(Collected data)

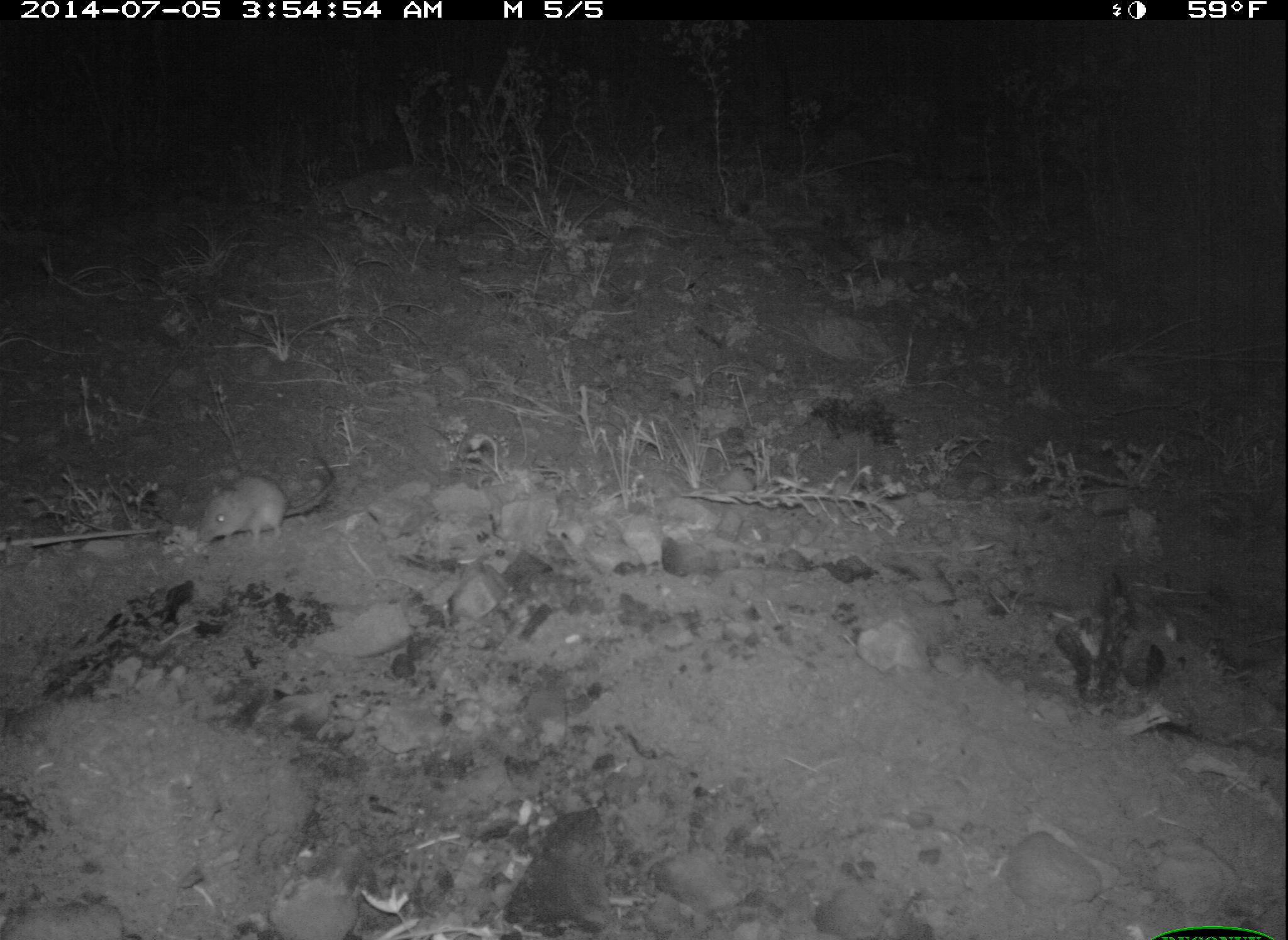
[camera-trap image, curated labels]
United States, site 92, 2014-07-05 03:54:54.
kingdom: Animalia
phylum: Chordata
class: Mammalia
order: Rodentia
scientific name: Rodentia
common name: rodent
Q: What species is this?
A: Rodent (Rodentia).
--
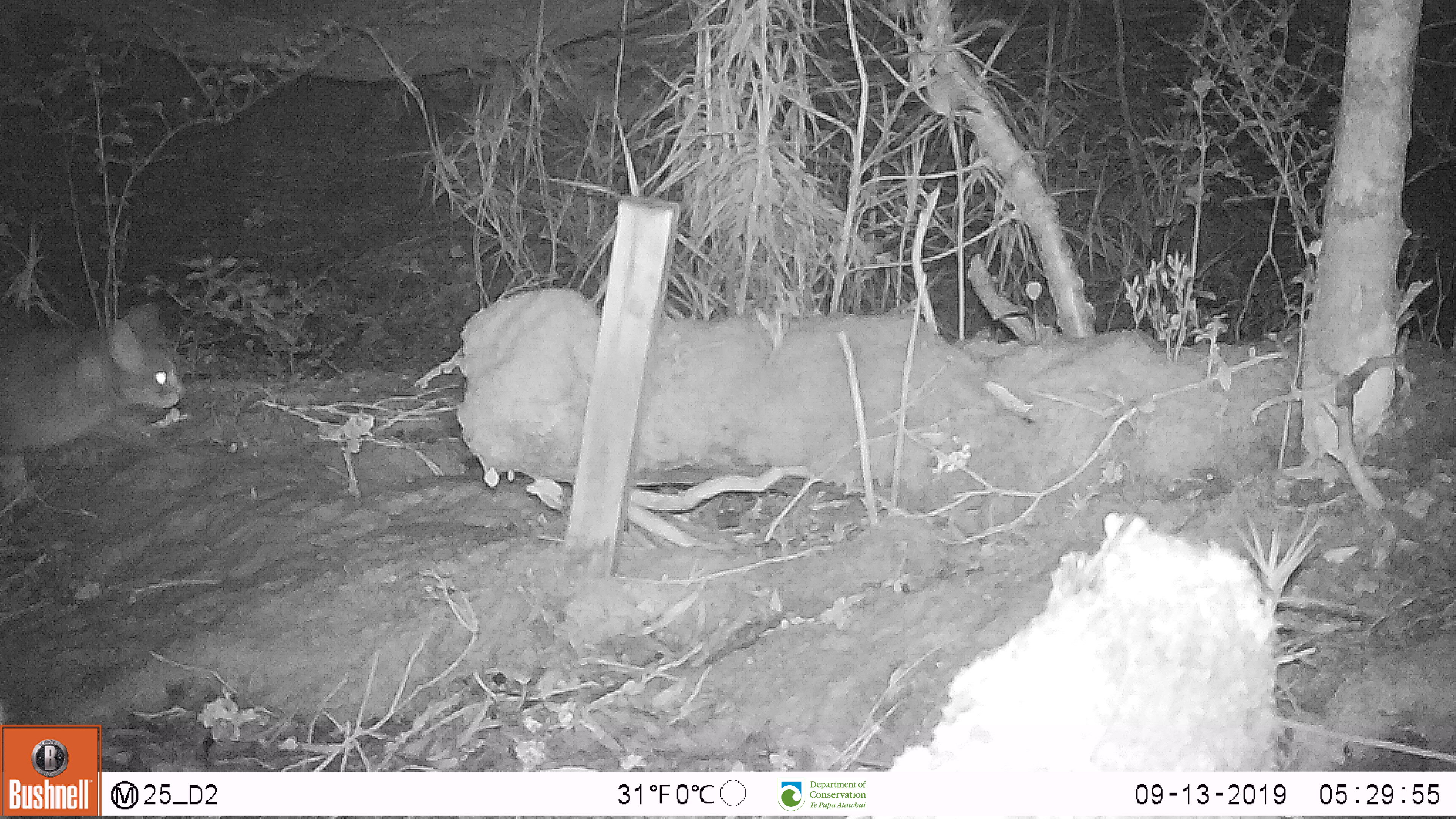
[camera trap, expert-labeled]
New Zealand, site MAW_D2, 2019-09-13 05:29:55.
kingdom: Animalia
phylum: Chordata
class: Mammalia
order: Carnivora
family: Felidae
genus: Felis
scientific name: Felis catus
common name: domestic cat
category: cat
--
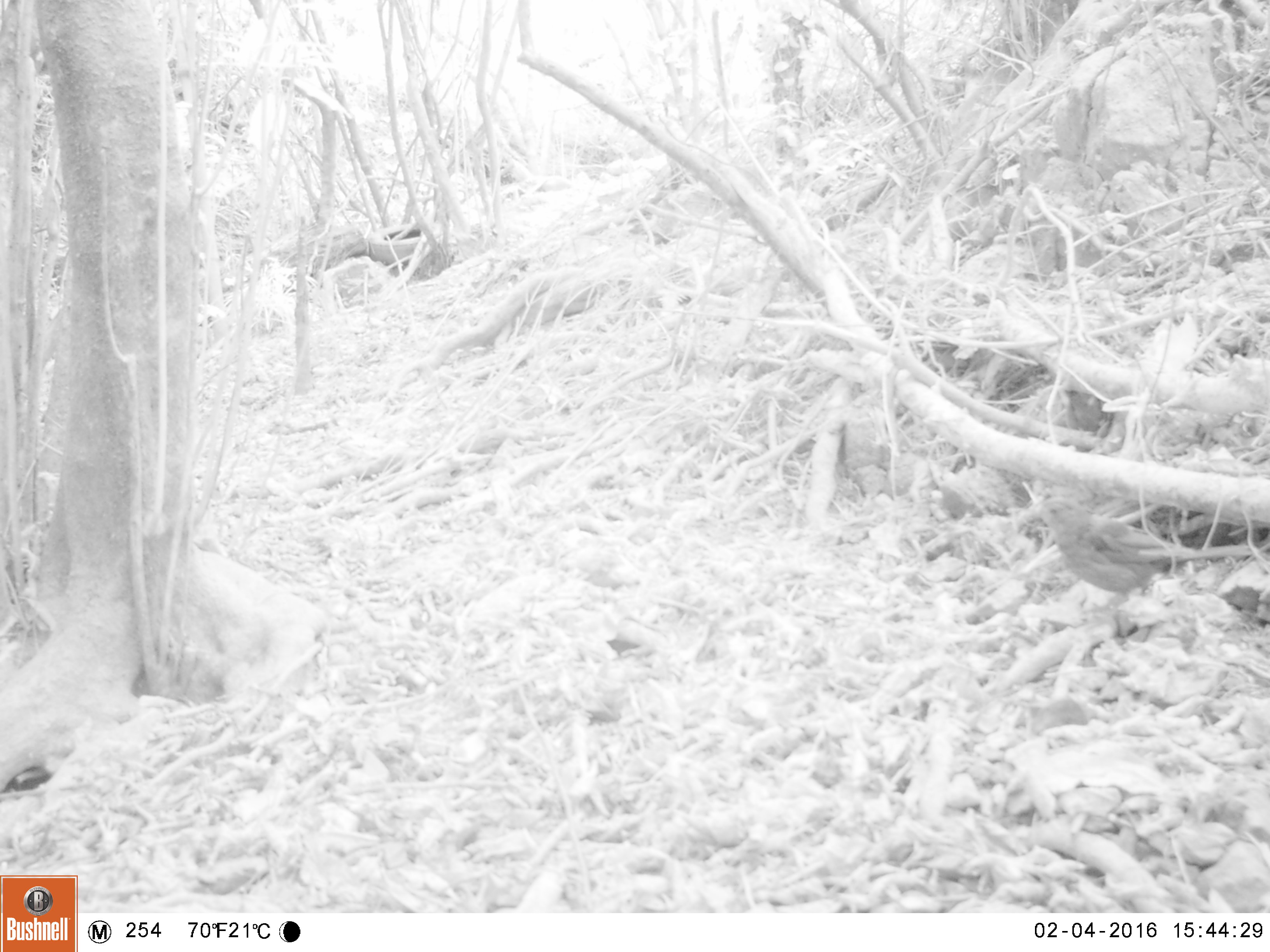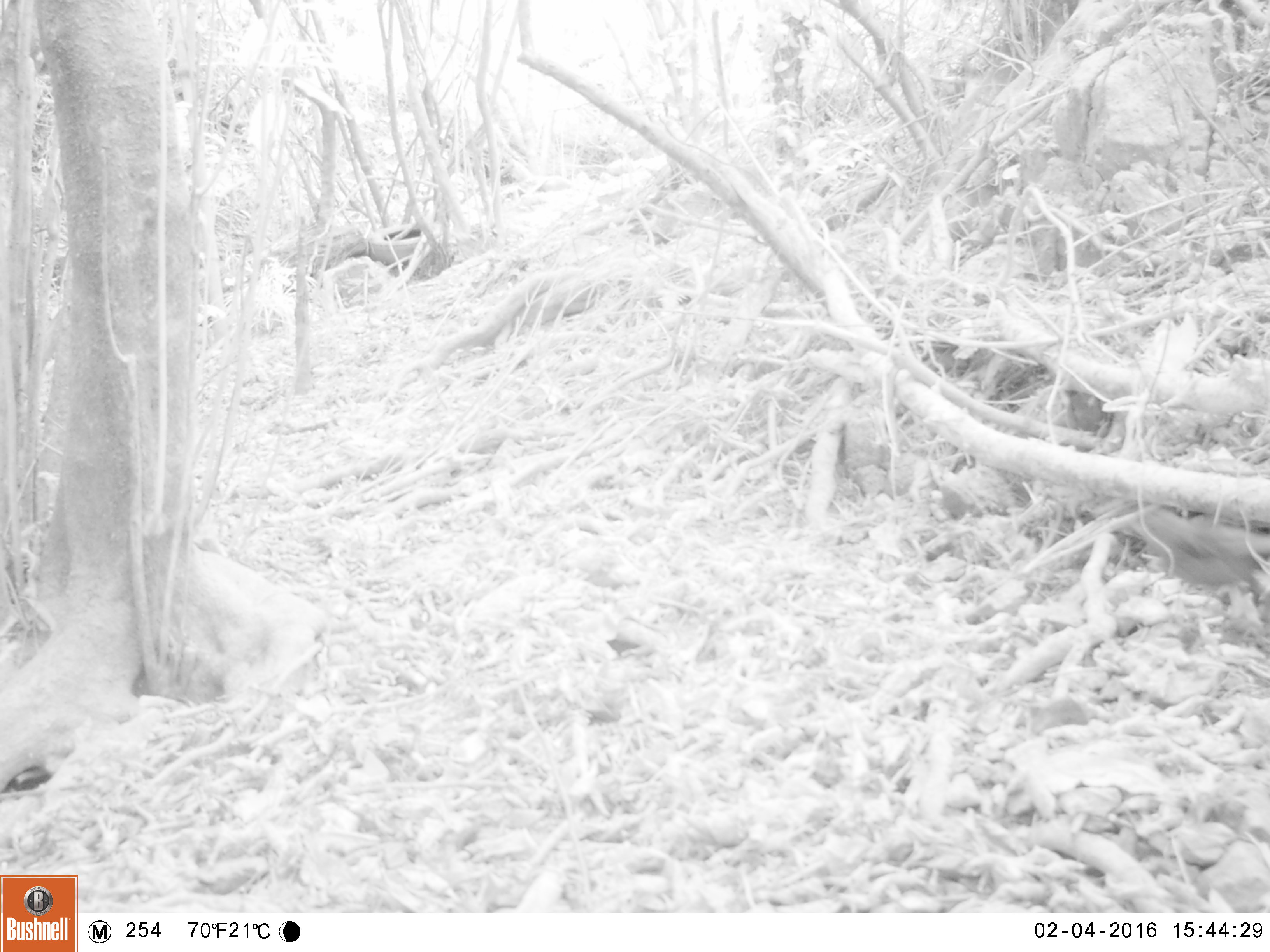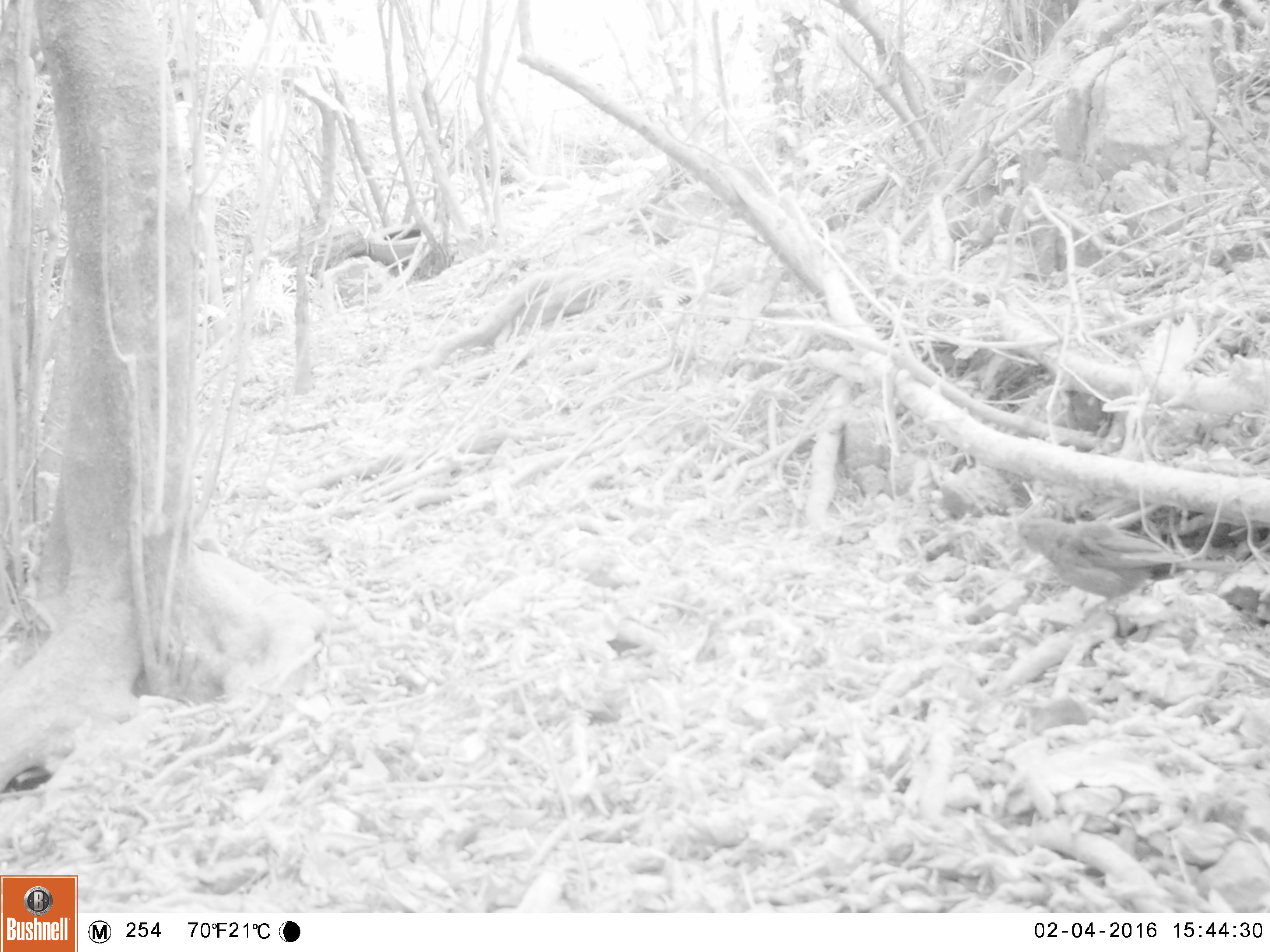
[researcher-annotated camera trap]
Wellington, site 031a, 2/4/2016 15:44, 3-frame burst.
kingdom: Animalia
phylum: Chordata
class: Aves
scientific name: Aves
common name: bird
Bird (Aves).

**EXERCISE DETAILS**
In your answer, include only the lines above starting at the line that holds "[camera-trap image, curated labels]" and ending at the line that holds "A: Rodent (Rodentia).", copied exactly.

**TASK OUTPUT**
[camera-trap image, curated labels]
United States, site 92, 2014-07-05 03:54:54.
kingdom: Animalia
phylum: Chordata
class: Mammalia
order: Rodentia
scientific name: Rodentia
common name: rodent
Q: What species is this?
A: Rodent (Rodentia).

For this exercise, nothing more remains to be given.